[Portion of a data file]

## Start

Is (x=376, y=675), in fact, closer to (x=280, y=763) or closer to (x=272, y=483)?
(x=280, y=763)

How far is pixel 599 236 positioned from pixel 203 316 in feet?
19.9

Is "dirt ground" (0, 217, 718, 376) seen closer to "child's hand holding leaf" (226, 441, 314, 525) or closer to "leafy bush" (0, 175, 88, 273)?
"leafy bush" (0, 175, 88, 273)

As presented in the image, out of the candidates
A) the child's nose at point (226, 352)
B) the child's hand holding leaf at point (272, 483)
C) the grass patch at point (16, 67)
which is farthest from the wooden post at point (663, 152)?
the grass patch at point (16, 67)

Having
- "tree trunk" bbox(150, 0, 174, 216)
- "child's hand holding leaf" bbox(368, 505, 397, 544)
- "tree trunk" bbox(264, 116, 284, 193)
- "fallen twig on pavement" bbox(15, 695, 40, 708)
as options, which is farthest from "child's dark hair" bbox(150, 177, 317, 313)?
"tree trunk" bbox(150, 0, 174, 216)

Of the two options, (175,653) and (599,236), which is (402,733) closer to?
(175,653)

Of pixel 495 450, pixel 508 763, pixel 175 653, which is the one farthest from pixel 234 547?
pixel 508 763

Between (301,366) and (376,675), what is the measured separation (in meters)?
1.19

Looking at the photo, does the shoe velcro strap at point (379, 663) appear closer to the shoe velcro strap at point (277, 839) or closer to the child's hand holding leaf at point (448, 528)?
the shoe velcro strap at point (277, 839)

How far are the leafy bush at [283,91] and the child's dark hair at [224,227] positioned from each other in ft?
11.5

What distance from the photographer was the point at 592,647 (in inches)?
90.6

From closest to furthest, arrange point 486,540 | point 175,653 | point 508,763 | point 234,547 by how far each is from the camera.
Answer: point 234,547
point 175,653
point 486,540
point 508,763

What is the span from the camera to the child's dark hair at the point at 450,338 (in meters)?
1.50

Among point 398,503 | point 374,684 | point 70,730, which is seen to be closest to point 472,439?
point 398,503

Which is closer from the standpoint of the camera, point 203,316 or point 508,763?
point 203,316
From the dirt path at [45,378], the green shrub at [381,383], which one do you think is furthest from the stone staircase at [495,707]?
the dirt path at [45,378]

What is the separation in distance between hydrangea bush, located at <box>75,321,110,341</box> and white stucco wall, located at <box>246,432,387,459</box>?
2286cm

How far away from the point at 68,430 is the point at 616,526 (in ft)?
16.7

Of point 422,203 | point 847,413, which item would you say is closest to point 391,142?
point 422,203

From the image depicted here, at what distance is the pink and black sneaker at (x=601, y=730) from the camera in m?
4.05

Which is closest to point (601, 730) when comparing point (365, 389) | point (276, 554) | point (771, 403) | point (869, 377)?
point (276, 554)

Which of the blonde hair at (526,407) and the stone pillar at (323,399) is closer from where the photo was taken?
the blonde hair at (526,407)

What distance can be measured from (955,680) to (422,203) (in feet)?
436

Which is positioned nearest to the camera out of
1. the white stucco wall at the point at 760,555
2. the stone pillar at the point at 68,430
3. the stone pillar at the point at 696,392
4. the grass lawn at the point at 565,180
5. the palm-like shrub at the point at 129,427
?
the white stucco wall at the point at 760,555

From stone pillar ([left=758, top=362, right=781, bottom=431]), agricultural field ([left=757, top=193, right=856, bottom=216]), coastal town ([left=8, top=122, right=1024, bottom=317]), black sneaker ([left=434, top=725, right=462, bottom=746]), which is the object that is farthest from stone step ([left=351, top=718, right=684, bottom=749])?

## End

THE EXERCISE
Put every line between the one holding "Which of the" and the end of the records, both included, into a Markdown table with the columns Row and Line. Number the rows and skip any blank lines.

RESULT
| Row | Line |
|---|---|
| 1 | Which of the blonde hair at (526,407) and the stone pillar at (323,399) is closer from where the photo was taken? |
| 2 | the blonde hair at (526,407) |
| 3 | What distance can be measured from (955,680) to (422,203) (in feet)? |
| 4 | 436 |
| 5 | Which is positioned nearest to the camera out of |
| 6 | 1. the white stucco wall at the point at 760,555 |
| 7 | 2. the stone pillar at the point at 68,430 |
| 8 | 3. the stone pillar at the point at 696,392 |
| 9 | 4. the grass lawn at the point at 565,180 |
| 10 | 5. the palm-like shrub at the point at 129,427 |
| 11 | ? |
| 12 | the white stucco wall at the point at 760,555 |
| 13 | From stone pillar ([left=758, top=362, right=781, bottom=431]), agricultural field ([left=757, top=193, right=856, bottom=216]), coastal town ([left=8, top=122, right=1024, bottom=317]), black sneaker ([left=434, top=725, right=462, bottom=746]), which is the object that is farthest from stone step ([left=351, top=718, right=684, bottom=749])? |